• [Objective] Starting with the line containing "Observing the image, is" and going through the end of the rows, reproduce those rows with "nearest" replaced by "closest" and nothing else changed. Return only those rows.

···

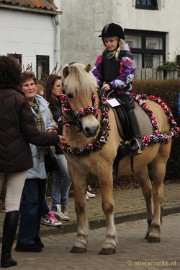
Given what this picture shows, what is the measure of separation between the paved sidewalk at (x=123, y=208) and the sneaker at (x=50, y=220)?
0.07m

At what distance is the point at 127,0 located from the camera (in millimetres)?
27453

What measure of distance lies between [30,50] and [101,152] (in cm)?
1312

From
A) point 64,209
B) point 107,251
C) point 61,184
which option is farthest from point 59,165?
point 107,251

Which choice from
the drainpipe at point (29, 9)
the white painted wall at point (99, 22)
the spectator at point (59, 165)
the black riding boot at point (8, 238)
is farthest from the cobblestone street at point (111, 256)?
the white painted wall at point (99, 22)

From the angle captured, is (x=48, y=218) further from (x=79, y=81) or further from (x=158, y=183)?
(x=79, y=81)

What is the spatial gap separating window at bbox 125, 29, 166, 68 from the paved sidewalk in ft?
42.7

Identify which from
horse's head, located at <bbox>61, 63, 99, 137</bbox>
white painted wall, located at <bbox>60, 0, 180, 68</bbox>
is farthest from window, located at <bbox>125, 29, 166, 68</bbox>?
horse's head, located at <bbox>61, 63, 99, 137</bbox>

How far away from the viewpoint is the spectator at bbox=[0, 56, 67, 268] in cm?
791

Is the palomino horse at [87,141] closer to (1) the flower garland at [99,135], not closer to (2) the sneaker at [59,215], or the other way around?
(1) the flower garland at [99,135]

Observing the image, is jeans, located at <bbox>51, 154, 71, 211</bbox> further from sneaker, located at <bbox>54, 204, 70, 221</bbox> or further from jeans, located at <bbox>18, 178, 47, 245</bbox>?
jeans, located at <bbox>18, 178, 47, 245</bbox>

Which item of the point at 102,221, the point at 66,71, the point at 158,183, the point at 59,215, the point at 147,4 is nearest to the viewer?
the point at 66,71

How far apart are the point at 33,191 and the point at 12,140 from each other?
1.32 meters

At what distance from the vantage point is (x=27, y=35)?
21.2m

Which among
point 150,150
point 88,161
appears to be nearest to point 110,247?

···

• [Complete answer]
Observing the image, is jeans, located at <bbox>51, 154, 71, 211</bbox> further from sneaker, located at <bbox>54, 204, 70, 221</bbox> or further from jeans, located at <bbox>18, 178, 47, 245</bbox>?
jeans, located at <bbox>18, 178, 47, 245</bbox>

Which item of the point at 102,221, the point at 66,71, the point at 158,183, the point at 59,215, the point at 147,4 is closest to the viewer?
the point at 66,71

How far apart are the point at 33,191 and the point at 12,140 from each other?
1.32 meters

At what distance from the vantage point is (x=27, y=35)?
21.2m

Which among
point 150,150
point 88,161
appears to be closest to point 110,247?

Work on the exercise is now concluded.